» **Work instructions**: For the records below, report how many lines include the string "United", leaving out everything except the number.

» **Records supplied**:
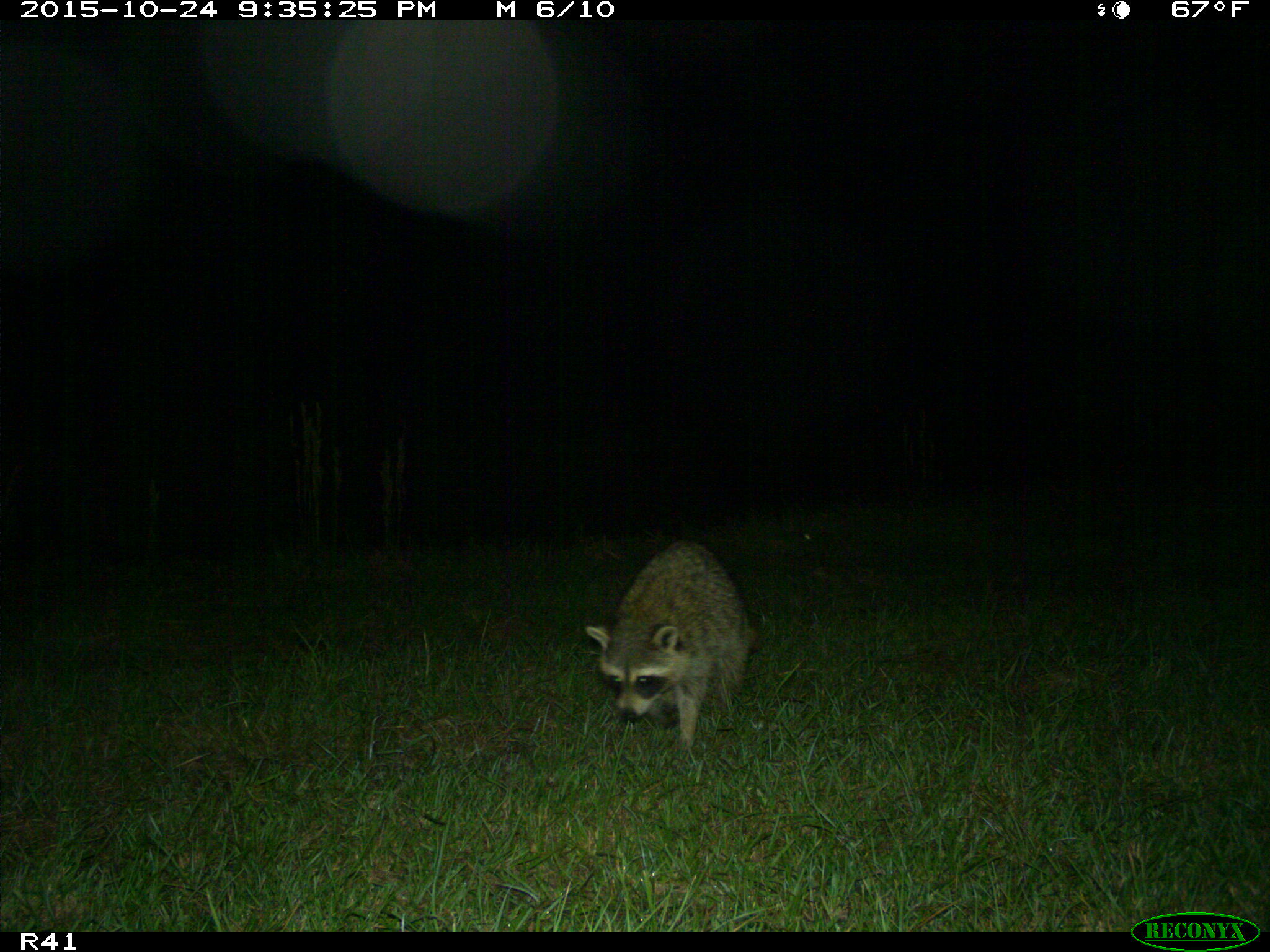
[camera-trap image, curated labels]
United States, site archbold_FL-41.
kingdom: Animalia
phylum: Chordata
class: Mammalia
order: Carnivora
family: Procyonidae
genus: Procyon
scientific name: Procyon lotor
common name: common raccoon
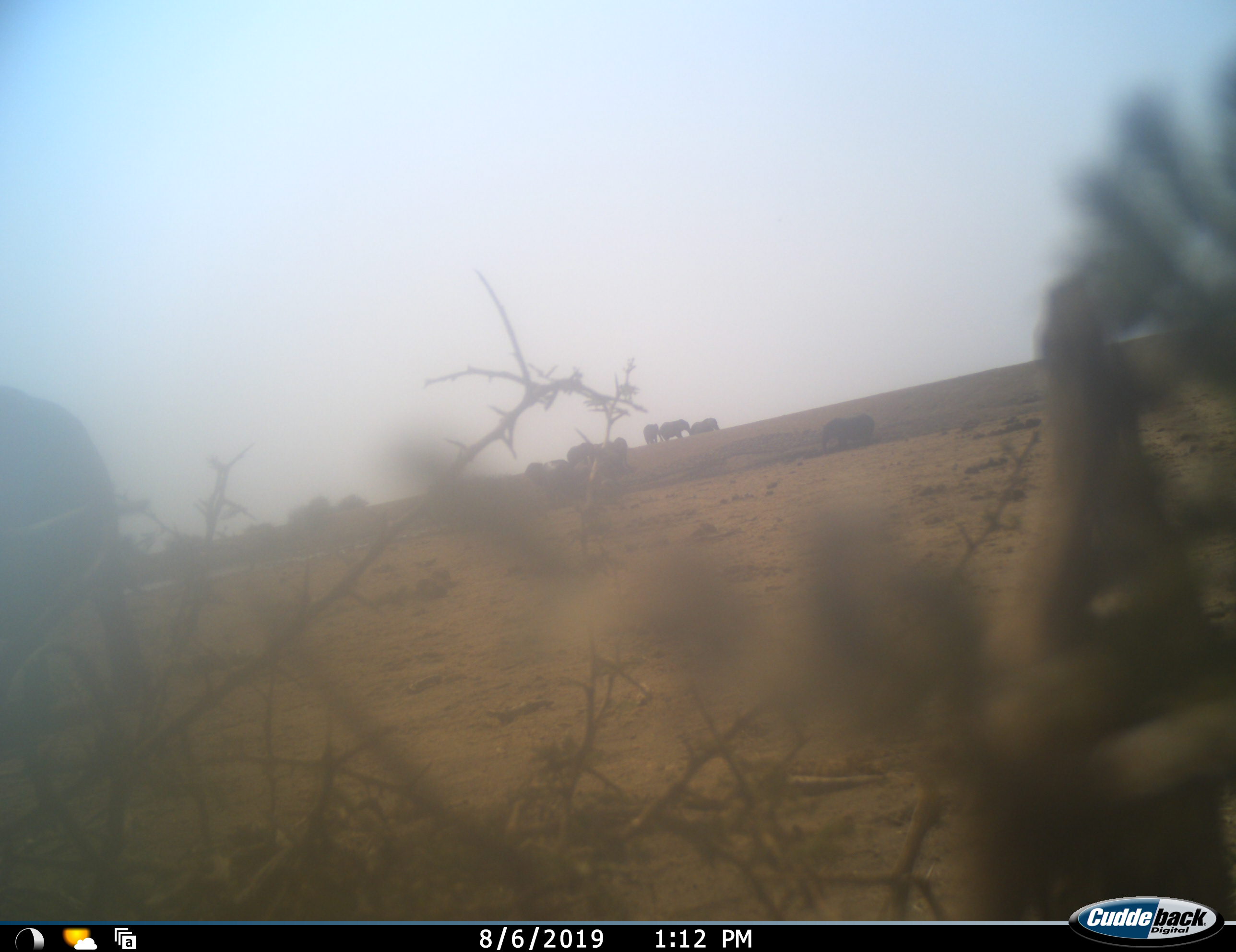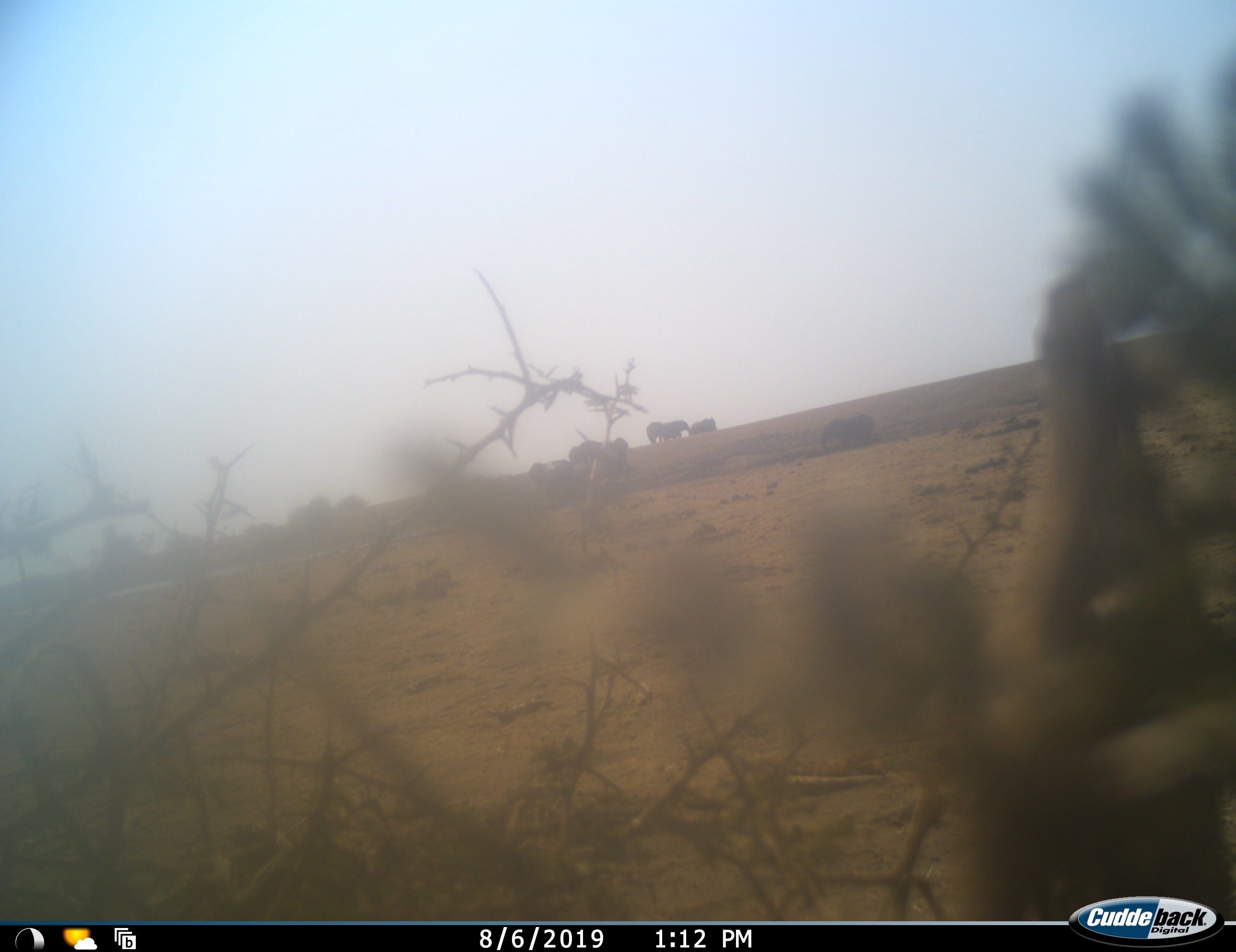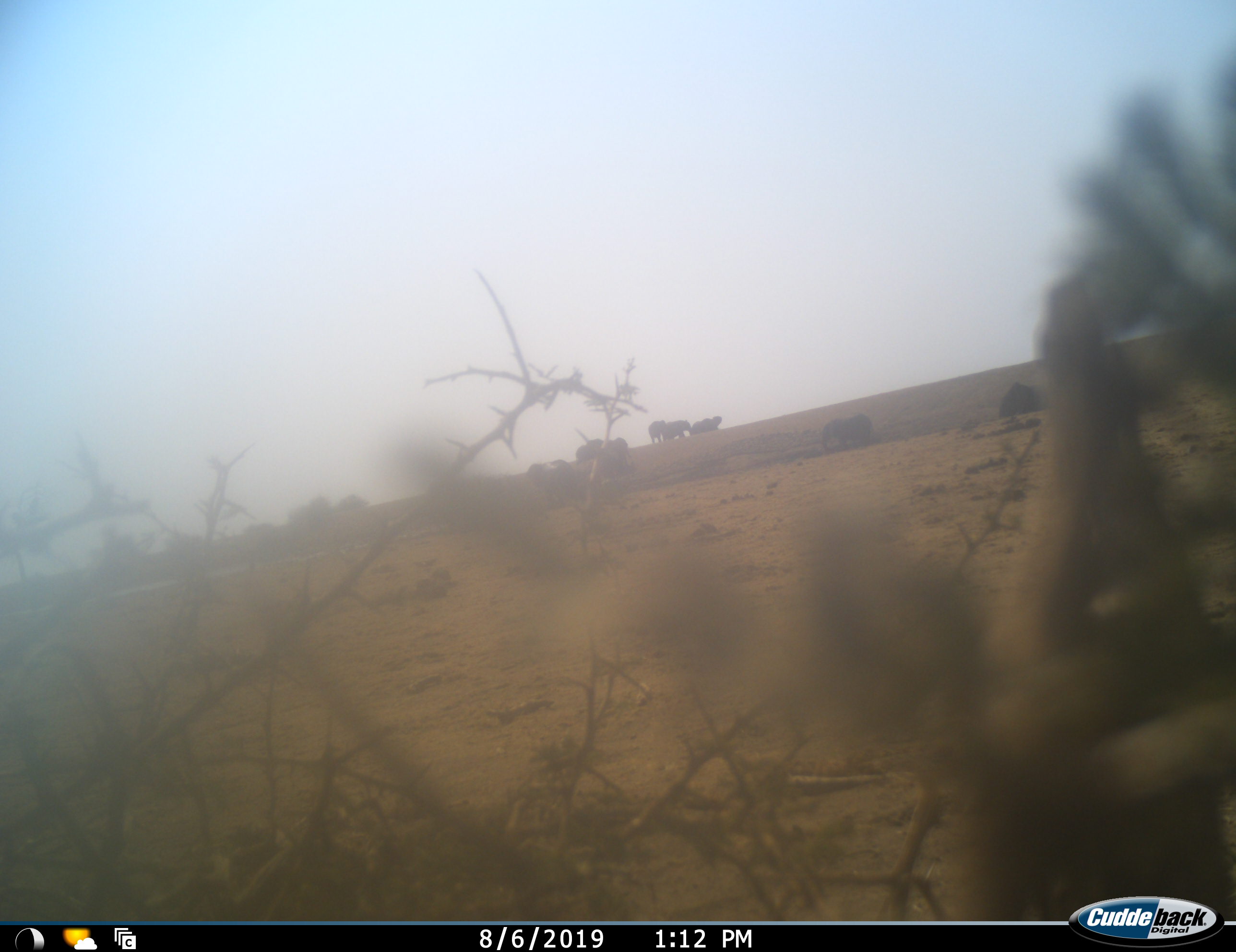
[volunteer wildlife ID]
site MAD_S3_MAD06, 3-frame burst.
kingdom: Animalia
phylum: Chordata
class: Mammalia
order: Proboscidea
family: Elephantidae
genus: Loxodonta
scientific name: Loxodonta africana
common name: african bush elephant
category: elephant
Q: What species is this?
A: Elephant (african bush elephant) (Loxodonta africana).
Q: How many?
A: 9.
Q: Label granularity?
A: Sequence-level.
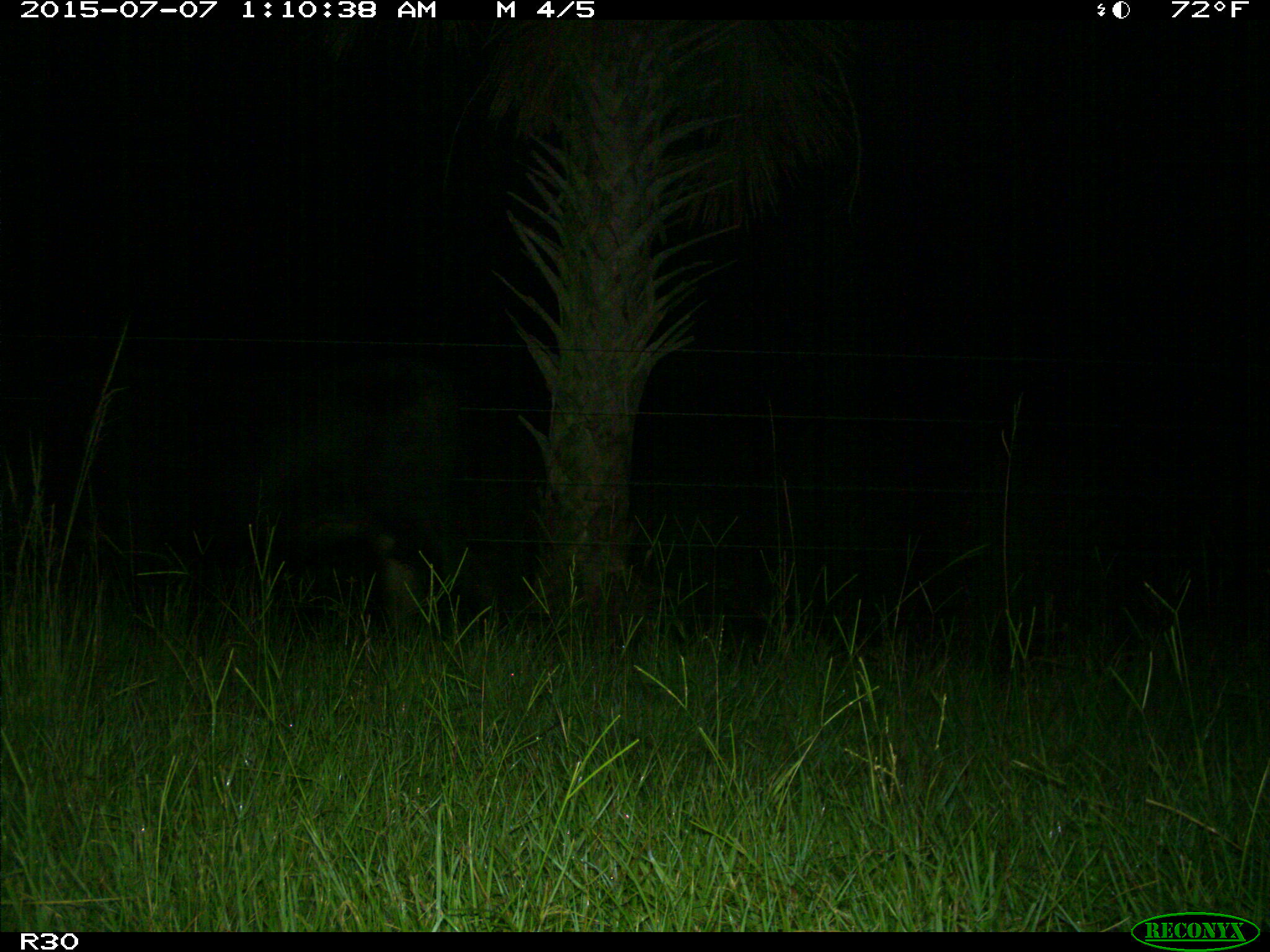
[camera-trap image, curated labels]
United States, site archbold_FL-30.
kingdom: Animalia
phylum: Chordata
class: Mammalia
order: Artiodactyla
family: Bovidae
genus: Bos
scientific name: Bos taurus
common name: domestic cow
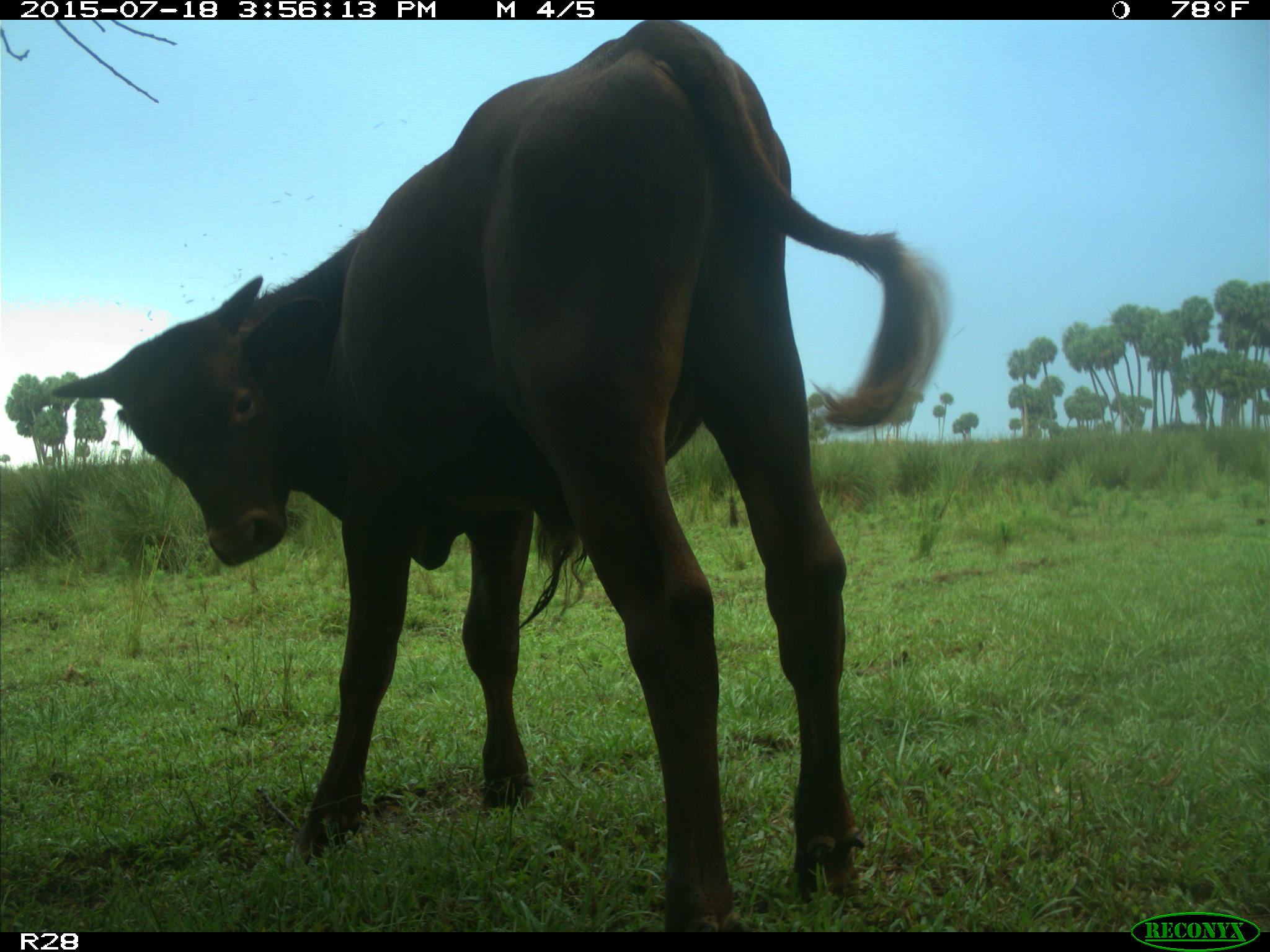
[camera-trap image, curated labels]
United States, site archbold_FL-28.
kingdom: Animalia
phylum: Chordata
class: Mammalia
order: Artiodactyla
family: Bovidae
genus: Bos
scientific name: Bos taurus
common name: domestic cow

» **Response area**: 3